This post is obsolete. See the updated post.
Since AVH Amazon plugin no longer works, as Amazon in its infinite wisdom removed the ListLookup API call, I had to create my own. Without an API, I resorted to a hacker's best friend: screen scraping. The wishlist page has a simple structure, and all links to Amazon products have as part of the URL "dp/{ASIN}
", where {ASIN}
is the Amazon ID number. If you view a wishlist in compact form, then the only links are to wishlist items and all the items (as far as I can tell) will be on a single page. Other advertisements for Amazon products that you see on the page are added with Javascript, so they won't show up when we grab the page with PHP.
So it's easy to get a list of ASIN's of the products on my wishlist:
function wishlist($listname){
$url = "http://www.amazon.com/registry/wishlist/$listname?layout=compact";
$contents = file_get_contents($url);
preg_match_all ('|/dp/(\w+)/|', $contents, $ASINs, PREG_PATTERN_ORDER);
return $ASINs[1]; // just get the numbers
}
This returns an array of ASIN's, that you can now pass the the Amazon ItemLookup API, which still works fine (Ulrich Mierendorff's AWS Signed Query makes that easy).
If your web hosting service disables file_get_contents, as mine does, you can use cURL instead.
As you can see from my sidebar, it seems to work well. Obviously, Amazon can change the layout and content of their pages without notice, but as we have seen, they can change the API as well.

• Required tasks:
[1] From the post about scraping an Amazon wishlist, reproduce the passage from "So it's easy" up to and including "use cURL instead.".
[2] According to the post about scraping an Amazon wishlist, which API call did Amazon remove?

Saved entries
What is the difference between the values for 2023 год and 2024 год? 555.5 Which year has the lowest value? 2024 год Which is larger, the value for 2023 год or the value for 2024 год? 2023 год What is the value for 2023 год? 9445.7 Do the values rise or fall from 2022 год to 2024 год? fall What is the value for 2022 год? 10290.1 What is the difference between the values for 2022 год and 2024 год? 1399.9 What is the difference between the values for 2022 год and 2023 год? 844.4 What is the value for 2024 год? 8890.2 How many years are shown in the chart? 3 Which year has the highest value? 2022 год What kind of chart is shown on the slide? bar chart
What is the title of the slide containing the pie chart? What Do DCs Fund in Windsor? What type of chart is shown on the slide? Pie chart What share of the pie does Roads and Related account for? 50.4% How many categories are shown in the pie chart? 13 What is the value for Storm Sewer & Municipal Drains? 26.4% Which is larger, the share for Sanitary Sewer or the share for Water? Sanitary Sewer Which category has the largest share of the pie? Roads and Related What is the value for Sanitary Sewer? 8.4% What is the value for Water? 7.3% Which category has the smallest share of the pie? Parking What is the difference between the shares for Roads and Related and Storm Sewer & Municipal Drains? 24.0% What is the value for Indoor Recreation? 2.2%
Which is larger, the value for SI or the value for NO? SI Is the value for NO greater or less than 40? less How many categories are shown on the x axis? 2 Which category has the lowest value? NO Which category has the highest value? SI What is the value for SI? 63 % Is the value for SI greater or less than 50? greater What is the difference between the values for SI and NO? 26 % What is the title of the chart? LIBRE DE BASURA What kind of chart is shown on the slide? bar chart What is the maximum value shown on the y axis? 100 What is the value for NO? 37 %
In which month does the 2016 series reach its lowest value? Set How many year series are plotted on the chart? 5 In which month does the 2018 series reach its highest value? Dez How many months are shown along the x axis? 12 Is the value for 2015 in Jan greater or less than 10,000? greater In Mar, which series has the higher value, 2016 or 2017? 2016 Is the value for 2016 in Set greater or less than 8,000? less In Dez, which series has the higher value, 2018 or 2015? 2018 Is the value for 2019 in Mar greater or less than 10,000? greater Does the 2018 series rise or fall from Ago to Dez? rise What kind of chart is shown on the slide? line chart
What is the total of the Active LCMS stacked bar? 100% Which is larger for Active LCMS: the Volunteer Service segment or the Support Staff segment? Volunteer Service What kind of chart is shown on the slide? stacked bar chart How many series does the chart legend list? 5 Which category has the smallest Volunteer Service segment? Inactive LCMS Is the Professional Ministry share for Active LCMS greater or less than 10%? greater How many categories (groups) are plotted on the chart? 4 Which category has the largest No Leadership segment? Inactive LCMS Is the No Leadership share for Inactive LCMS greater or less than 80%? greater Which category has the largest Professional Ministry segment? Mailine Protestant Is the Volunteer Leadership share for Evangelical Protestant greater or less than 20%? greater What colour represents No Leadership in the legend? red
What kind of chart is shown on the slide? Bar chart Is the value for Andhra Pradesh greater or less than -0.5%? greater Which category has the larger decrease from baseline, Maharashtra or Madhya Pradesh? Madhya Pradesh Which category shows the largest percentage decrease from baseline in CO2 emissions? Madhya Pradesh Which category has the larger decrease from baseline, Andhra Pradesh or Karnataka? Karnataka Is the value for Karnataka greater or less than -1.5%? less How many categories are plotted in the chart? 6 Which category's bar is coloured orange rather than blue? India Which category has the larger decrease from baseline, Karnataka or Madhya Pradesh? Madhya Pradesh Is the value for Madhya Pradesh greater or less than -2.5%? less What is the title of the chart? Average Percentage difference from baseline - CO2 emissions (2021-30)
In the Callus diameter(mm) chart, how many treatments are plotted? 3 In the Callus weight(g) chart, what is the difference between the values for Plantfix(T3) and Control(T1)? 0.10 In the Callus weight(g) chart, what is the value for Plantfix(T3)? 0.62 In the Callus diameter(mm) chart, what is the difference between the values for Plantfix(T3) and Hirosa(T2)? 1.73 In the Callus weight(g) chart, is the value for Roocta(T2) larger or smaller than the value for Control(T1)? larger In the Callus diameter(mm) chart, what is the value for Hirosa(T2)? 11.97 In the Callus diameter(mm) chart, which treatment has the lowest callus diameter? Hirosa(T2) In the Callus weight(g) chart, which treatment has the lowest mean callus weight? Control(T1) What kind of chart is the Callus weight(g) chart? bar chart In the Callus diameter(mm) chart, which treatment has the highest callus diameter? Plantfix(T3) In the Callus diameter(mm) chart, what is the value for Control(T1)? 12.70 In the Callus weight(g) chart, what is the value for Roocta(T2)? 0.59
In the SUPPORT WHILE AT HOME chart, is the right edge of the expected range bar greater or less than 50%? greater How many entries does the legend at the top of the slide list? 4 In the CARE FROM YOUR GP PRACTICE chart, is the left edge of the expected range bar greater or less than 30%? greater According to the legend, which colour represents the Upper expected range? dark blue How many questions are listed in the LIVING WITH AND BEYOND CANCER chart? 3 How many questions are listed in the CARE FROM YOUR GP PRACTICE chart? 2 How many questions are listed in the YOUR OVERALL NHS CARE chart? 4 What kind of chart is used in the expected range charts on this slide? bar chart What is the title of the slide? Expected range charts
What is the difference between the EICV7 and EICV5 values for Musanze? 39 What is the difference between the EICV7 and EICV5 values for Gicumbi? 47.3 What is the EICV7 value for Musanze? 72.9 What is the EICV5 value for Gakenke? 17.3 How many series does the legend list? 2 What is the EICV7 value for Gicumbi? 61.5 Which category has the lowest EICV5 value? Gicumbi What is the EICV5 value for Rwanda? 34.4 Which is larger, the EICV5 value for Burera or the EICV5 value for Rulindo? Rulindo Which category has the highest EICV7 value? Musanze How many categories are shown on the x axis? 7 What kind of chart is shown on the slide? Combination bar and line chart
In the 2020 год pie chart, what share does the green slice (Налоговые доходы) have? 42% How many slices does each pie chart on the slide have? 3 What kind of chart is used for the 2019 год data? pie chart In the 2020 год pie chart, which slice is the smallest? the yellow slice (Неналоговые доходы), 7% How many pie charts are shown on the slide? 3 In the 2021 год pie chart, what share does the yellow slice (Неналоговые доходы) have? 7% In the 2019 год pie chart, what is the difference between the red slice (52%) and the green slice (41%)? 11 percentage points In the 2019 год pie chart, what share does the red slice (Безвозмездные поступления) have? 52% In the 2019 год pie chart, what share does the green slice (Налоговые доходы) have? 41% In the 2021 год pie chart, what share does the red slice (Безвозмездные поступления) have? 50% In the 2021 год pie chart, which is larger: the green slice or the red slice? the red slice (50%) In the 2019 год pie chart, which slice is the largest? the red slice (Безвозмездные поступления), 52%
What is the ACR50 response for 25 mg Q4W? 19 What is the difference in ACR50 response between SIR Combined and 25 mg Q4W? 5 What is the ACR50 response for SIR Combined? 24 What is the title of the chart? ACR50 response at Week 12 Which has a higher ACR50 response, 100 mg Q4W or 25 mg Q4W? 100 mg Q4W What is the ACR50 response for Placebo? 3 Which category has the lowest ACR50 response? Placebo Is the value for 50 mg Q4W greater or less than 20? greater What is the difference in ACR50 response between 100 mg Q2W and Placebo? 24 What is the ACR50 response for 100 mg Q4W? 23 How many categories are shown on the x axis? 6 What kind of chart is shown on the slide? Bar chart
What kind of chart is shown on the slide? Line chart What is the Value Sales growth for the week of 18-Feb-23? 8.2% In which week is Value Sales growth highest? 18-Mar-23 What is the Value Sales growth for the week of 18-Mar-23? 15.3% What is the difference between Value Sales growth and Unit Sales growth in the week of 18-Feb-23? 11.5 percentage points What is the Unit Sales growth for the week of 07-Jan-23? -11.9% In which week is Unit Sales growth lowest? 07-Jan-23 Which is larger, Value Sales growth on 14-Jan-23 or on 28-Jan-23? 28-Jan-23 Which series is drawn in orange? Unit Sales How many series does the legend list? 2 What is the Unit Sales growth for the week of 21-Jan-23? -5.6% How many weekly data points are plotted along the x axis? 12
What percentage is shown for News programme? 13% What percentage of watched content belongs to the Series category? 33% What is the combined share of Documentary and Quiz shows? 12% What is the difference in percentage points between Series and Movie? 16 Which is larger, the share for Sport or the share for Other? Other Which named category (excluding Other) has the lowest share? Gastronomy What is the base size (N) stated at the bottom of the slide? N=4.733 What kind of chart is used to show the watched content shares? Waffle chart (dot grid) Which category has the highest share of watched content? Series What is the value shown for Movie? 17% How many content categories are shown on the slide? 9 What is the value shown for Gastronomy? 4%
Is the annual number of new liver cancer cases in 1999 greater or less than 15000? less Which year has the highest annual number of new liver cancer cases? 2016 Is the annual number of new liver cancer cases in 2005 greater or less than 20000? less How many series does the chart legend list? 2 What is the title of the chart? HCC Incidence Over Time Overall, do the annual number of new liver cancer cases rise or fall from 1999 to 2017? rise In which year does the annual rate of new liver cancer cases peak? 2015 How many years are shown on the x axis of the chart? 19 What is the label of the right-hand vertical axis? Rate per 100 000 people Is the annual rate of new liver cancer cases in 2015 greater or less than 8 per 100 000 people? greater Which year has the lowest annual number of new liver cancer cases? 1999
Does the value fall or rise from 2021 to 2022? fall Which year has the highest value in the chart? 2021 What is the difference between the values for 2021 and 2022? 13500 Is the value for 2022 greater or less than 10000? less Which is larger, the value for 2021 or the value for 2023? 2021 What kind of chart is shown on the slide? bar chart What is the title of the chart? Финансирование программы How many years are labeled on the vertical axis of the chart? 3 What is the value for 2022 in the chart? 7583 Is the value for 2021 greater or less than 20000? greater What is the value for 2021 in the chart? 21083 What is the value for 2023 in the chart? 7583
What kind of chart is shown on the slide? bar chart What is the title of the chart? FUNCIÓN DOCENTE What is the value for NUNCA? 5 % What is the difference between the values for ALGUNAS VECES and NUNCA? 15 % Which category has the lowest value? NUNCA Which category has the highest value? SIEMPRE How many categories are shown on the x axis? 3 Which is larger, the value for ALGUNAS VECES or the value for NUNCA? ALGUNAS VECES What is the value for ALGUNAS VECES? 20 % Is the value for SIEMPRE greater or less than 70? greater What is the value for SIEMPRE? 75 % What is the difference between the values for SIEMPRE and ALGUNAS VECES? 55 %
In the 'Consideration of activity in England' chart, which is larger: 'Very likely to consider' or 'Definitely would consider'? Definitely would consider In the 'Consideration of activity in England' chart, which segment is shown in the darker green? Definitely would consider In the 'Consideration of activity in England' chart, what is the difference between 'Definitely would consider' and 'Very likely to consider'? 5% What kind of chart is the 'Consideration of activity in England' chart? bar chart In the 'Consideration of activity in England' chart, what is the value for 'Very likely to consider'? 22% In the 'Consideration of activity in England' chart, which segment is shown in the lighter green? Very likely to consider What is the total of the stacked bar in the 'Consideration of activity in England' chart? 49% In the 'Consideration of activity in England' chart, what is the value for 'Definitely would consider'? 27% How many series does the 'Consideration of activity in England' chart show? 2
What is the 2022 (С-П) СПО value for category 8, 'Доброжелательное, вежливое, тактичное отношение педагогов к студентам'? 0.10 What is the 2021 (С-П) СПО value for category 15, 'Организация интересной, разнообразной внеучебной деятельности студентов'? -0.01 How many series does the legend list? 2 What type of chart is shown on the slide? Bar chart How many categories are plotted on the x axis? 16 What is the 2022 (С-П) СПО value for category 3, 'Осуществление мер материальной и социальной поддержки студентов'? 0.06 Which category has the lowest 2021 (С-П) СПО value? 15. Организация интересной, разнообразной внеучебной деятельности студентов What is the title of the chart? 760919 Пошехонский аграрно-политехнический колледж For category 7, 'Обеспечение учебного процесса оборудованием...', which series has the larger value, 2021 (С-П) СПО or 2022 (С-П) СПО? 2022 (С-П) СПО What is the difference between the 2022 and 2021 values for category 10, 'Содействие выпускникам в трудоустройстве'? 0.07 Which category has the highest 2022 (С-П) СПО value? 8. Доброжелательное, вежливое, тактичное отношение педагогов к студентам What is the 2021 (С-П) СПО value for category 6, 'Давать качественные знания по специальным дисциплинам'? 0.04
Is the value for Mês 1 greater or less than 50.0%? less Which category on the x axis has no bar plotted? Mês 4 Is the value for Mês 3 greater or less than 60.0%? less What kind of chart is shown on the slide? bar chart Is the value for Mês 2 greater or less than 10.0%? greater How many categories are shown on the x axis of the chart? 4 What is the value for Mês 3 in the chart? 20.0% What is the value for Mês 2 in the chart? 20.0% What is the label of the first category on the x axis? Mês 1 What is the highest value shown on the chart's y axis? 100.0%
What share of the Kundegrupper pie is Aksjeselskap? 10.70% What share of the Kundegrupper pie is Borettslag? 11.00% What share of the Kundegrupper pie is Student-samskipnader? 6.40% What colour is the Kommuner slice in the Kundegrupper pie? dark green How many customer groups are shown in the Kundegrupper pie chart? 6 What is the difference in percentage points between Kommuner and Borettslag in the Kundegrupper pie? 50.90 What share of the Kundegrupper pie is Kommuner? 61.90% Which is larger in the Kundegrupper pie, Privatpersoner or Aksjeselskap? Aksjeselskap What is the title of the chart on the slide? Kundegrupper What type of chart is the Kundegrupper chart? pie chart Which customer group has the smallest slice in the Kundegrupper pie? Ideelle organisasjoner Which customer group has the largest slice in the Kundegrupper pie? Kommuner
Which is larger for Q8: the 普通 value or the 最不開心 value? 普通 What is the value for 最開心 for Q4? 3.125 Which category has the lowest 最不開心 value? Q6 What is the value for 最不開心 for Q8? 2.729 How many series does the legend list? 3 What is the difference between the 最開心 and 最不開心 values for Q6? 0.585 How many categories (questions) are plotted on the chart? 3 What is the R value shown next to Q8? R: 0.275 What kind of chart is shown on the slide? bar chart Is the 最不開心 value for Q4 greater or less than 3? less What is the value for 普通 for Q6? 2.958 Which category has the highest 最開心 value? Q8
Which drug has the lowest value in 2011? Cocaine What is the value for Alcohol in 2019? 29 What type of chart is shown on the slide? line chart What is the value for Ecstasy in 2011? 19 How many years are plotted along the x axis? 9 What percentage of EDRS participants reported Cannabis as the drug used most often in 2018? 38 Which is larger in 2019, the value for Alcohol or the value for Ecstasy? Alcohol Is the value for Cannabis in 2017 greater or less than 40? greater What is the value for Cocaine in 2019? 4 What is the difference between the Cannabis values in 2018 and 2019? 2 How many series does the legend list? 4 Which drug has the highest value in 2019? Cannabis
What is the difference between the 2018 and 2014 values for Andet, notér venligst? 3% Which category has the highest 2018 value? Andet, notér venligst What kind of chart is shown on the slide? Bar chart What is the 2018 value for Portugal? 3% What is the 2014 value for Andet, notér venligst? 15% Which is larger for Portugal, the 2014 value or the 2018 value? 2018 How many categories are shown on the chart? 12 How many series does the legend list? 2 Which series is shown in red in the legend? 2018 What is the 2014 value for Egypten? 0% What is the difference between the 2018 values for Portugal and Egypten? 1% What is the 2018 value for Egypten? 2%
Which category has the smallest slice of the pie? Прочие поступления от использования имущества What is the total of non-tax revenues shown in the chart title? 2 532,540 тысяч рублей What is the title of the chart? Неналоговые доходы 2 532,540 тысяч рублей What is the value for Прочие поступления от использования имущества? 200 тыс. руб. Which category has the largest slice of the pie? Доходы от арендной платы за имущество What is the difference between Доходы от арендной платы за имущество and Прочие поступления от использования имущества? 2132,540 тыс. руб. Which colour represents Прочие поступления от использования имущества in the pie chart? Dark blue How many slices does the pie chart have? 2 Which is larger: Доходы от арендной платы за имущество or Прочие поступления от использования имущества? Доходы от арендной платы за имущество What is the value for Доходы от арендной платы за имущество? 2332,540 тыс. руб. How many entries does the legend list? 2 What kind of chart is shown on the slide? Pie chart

• Answers:
[1]
So it's easy to get a list of ASIN's of the products on my wishlist:
function wishlist($listname){
$url = "http://www.amazon.com/registry/wishlist/$listname?layout=compact";
$contents = file_get_contents($url);
preg_match_all ('|/dp/(\w+)/|', $contents, $ASINs, PREG_PATTERN_ORDER);
return $ASINs[1]; // just get the numbers
}
This returns an array of ASIN's, that you can now pass the the Amazon ItemLookup API, which still works fine (Ulrich Mierendorff's AWS Signed Query makes that easy).
If your web hosting service disables file_get_contents, as mine does, you can use cURL instead.

[2] ListLookup